Questa idea che il coming out  avrebbe potuto far male alla madre mette il paziente in confusione, non riesce a parlarne col padre,  inizia  ad avere attacchi d’ansia temendo che il padre lo potesse venire a sapere. Quando anche il padre lo saprà avrà anche lui una reazione positiva come la madre.

Quando il paziente dopo anni di sedute così giudicanti decide di cambiare terapeuta prova una sensazione di rinascita:  questa nuova professionista, aperta, priva di pregiudizi, formata su tanti temi per lei fondamentali, le cambia la vita.

Secondo i dati più recenti* tra le figure professionali della psicologia, solo una persona su cinque considera possibile modificare l’orientamento sessuale se richiesto dal paziente. Nel 2013 lo considerava possibile 1 su 2, un dato che riassumeva una ricerca che coinvolgeva 5 regioni (Campania, Emilia Romagna, Lazio, Piemonte e Puglia).

Sempre secondo il follow up del progetto APO  una figura professionale su cinque  si sente adeguatamente preparata sui temi dell’omosessualità, mentre il 45% in Lombardia e il 36% in Sicilia delle fiure professionali  si sentono poco o per nulla preparate.
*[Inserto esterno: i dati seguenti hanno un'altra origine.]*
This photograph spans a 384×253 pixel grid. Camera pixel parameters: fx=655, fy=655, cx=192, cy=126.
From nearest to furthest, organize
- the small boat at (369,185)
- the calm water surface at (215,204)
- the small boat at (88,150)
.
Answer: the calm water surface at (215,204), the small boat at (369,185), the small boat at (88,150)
Infine una persona su dieci dubita che l’omosessualità sia una variabile naturale del comportamento umano come stabilito dall’OMS nel 1990.

Questi  dati  testimoniano l’arretratezza culturale di un Paese che sembra non voler rinunciare ai pregiudizi e a un immaginario tossico e discriminatorio che mette a rischio la salute fisica e mentale di tante persone.

Rispondere con fermezza a chi è possibilista nei confronti  dei  trattamenti di conversione indica la strada per un rinnovamento culturale che riguarda un intero paese perché i pregiudizi  sull’orientamento sessuale e l’identità di genere colpiscono tutte le persone che in base alla retorica della devianza non rientrano nei restrittivi  stereotipi di genere.

* dai follow up del progetto APO (Lingiardi, Nardelli 2013), che riguardano le regioni Lombardia (2017) e Sicilia (2022).